Retype each of the records below verbatim, keeping every line and character unchanged.

Spatial reasoning question data
-------------------------

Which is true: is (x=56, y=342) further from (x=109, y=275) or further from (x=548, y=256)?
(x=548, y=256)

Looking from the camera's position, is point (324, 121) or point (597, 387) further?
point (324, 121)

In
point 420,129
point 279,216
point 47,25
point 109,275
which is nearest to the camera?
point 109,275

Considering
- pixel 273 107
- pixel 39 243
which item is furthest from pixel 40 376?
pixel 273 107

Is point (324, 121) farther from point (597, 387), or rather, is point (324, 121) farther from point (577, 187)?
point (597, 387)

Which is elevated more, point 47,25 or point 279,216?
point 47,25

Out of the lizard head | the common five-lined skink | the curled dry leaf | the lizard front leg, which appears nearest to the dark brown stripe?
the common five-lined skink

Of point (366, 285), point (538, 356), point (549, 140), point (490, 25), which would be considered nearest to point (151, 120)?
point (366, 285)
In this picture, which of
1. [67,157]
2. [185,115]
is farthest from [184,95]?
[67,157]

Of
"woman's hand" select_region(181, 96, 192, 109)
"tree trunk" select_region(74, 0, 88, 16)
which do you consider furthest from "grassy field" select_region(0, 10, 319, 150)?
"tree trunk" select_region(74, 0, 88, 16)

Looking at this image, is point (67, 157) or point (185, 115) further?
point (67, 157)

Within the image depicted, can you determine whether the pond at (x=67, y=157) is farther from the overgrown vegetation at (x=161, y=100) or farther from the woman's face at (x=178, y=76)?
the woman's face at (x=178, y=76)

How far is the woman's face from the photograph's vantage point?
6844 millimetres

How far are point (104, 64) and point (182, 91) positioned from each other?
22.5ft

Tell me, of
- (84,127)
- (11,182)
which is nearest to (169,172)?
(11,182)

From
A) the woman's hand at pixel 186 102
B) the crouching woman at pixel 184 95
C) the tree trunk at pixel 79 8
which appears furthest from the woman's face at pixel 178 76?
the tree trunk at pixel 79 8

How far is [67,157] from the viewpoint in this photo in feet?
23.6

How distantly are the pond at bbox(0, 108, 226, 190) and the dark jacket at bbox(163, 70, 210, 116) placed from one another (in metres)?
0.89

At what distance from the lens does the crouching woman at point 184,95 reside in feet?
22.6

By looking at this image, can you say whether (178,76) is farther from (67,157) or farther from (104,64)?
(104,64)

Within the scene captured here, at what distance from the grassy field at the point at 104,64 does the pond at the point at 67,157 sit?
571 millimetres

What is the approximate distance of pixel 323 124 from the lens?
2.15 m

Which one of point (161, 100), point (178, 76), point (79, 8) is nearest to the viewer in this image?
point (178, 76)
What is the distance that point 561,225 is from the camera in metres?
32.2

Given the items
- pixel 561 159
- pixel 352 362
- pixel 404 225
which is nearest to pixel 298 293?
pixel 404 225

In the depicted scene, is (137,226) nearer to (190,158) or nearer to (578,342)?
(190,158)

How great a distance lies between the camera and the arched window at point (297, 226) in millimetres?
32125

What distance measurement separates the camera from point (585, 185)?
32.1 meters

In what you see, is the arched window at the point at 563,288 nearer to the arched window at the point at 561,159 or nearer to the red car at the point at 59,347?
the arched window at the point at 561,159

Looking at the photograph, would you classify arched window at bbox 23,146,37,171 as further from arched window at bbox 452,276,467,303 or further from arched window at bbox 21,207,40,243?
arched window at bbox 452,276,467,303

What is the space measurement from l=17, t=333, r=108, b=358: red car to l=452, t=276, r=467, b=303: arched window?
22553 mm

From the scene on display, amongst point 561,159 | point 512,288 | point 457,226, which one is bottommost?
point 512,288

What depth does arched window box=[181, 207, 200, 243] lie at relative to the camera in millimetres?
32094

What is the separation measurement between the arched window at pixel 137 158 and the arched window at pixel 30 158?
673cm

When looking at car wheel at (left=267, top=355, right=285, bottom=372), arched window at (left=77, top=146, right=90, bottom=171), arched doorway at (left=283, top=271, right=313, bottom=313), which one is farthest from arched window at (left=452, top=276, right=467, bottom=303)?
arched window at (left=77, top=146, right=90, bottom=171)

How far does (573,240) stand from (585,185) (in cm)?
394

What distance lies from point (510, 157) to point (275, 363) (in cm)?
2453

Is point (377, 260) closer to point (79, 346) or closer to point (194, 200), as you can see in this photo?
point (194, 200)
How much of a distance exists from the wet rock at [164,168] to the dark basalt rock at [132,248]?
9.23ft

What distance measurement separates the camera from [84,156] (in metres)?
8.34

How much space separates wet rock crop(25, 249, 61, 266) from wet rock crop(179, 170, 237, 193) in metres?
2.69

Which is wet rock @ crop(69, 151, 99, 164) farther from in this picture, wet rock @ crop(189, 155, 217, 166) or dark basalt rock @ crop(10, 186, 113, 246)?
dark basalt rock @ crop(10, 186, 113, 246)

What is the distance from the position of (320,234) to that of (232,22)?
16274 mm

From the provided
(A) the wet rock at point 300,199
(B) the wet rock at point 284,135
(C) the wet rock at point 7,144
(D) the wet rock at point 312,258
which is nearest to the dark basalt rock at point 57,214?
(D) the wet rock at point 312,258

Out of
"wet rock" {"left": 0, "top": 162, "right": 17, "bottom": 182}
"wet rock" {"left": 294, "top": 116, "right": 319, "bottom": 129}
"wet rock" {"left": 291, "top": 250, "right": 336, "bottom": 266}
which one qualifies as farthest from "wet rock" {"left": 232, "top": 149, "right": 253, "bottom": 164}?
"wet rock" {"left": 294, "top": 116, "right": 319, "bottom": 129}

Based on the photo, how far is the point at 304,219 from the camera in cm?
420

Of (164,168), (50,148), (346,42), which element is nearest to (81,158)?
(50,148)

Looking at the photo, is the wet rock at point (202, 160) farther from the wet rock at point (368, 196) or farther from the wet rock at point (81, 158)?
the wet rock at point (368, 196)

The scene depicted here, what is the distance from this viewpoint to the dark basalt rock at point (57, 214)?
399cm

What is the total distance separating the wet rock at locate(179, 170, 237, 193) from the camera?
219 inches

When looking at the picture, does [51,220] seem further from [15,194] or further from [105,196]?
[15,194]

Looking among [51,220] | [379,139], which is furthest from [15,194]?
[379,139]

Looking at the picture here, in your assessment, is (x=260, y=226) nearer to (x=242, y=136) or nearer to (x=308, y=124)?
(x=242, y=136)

-------------------------

» Exercise output:
Which is true: is (x=56, y=342) further from (x=109, y=275) or further from (x=548, y=256)?
(x=548, y=256)

Looking from the camera's position, is point (324, 121) or point (597, 387) further?
point (324, 121)

In
point 420,129
point 279,216
point 47,25
point 109,275
which is nearest to the camera?
point 109,275

Considering
- pixel 273 107
- pixel 39 243
which item is furthest from pixel 40 376?
pixel 273 107

Is point (324, 121) farther from point (597, 387), or rather, is point (324, 121) farther from point (577, 187)?
point (597, 387)

Which is elevated more, point 47,25 or point 279,216?
point 47,25

Out of the lizard head | the common five-lined skink | the curled dry leaf | the lizard front leg, which appears nearest to the dark brown stripe?
the common five-lined skink

Of point (366, 285), point (538, 356), point (549, 140), point (490, 25), which would be considered nearest to point (151, 120)?
point (366, 285)
In this picture, which of
1. [67,157]
2. [185,115]
is farthest from [184,95]?
[67,157]

Of
"woman's hand" select_region(181, 96, 192, 109)
"tree trunk" select_region(74, 0, 88, 16)
which do you consider furthest from "grassy field" select_region(0, 10, 319, 150)?
"tree trunk" select_region(74, 0, 88, 16)

Looking at this image, is point (67, 157) or point (185, 115) further?
point (67, 157)

Within the image depicted, can you determine whether the pond at (x=67, y=157) is farther from the overgrown vegetation at (x=161, y=100) or farther from the woman's face at (x=178, y=76)?
the woman's face at (x=178, y=76)

How far is the woman's face from the photograph's vantage point?
6844 millimetres

How far are point (104, 64) and point (182, 91) positioned from each other?
22.5ft

Tell me, of
- (84,127)
- (11,182)
which is nearest to (169,172)?
(11,182)

From
A) the woman's hand at pixel 186 102
B) the crouching woman at pixel 184 95
C) the tree trunk at pixel 79 8
which appears furthest from the woman's face at pixel 178 76?
the tree trunk at pixel 79 8

How far is [67,157] from the viewpoint in this photo in feet?
23.6

How distantly are the pond at bbox(0, 108, 226, 190) and the dark jacket at bbox(163, 70, 210, 116) placed from one another (in metres)?
0.89

At what distance from the lens does the crouching woman at point 184,95 reside in feet?
22.6

By looking at this image, can you say whether (178,76) is farther from (67,157) or farther from (104,64)?
(104,64)

Within the scene captured here, at what distance from the grassy field at the point at 104,64 does the pond at the point at 67,157 sit?
571 millimetres

What is the approximate distance of pixel 323 124 from the lens?
2.15 m

Which one of point (161, 100), point (178, 76), point (79, 8) is nearest to the viewer in this image?
point (178, 76)
What is the distance that point 561,225 is from the camera in metres?
32.2

Given the items
- pixel 561 159
- pixel 352 362
- pixel 404 225
which is nearest to pixel 298 293?
pixel 404 225

In the depicted scene, is (137,226) nearer to (190,158) or nearer to (578,342)?
(190,158)

How great a distance lies between the camera and the arched window at point (297, 226) in millimetres?
32125

What distance measurement separates the camera from point (585, 185)?
32.1 meters

In what you see, is the arched window at the point at 563,288 nearer to the arched window at the point at 561,159 or nearer to the red car at the point at 59,347?
the arched window at the point at 561,159

Looking at the photograph, would you classify arched window at bbox 23,146,37,171 as further from arched window at bbox 452,276,467,303 or further from arched window at bbox 21,207,40,243?
arched window at bbox 452,276,467,303

What is the space measurement from l=17, t=333, r=108, b=358: red car to l=452, t=276, r=467, b=303: arched window?
22553 mm

From the scene on display, amongst point 561,159 | point 512,288 | point 457,226, which one is bottommost?
point 512,288

What depth does arched window box=[181, 207, 200, 243] lie at relative to the camera in millimetres?
32094

What is the separation measurement between the arched window at pixel 137 158 and the arched window at pixel 30 158?
673cm

When looking at car wheel at (left=267, top=355, right=285, bottom=372), arched window at (left=77, top=146, right=90, bottom=171), arched doorway at (left=283, top=271, right=313, bottom=313), which one is farthest from arched window at (left=452, top=276, right=467, bottom=303)?
arched window at (left=77, top=146, right=90, bottom=171)

How far does (573,240) stand from (585,185) (in cm)?
394

What distance lies from point (510, 157) to point (275, 363) (in cm)?
2453

Is point (377, 260) closer to point (79, 346) or closer to point (194, 200), as you can see in this photo?
point (194, 200)
How much of a distance exists from the wet rock at [164,168] to the dark basalt rock at [132,248]?
9.23ft

What distance measurement separates the camera from [84,156] (in metres)?
8.34

How much space separates wet rock crop(25, 249, 61, 266) from wet rock crop(179, 170, 237, 193) in metres?
2.69

Which is wet rock @ crop(69, 151, 99, 164) farther from in this picture, wet rock @ crop(189, 155, 217, 166) or dark basalt rock @ crop(10, 186, 113, 246)?
dark basalt rock @ crop(10, 186, 113, 246)

What is the distance from the position of (320,234) to that of (232,22)?
16274 mm

From the provided
(A) the wet rock at point 300,199
(B) the wet rock at point 284,135
(C) the wet rock at point 7,144
(D) the wet rock at point 312,258
which is nearest to the dark basalt rock at point 57,214?
(D) the wet rock at point 312,258

Out of
"wet rock" {"left": 0, "top": 162, "right": 17, "bottom": 182}
"wet rock" {"left": 294, "top": 116, "right": 319, "bottom": 129}
"wet rock" {"left": 291, "top": 250, "right": 336, "bottom": 266}
which one qualifies as farthest from "wet rock" {"left": 232, "top": 149, "right": 253, "bottom": 164}?
"wet rock" {"left": 294, "top": 116, "right": 319, "bottom": 129}

Based on the photo, how far is the point at 304,219 from the camera in cm?
420

Of (164,168), (50,148), (346,42), which element is nearest to (81,158)?
(50,148)

Looking at the photo, is the wet rock at point (202, 160) farther from the wet rock at point (368, 196) or farther from the wet rock at point (81, 158)?
the wet rock at point (368, 196)

The scene depicted here, what is the distance from this viewpoint to the dark basalt rock at point (57, 214)?
399cm

What is the total distance separating the wet rock at locate(179, 170, 237, 193) from the camera?
219 inches

When looking at the picture, does [51,220] seem further from [15,194] or further from [105,196]?
[15,194]

Looking among [51,220] | [379,139], which is furthest from [15,194]?
[379,139]

Looking at the picture here, in your assessment, is (x=260, y=226) nearer to (x=242, y=136) or nearer to (x=308, y=124)?
(x=242, y=136)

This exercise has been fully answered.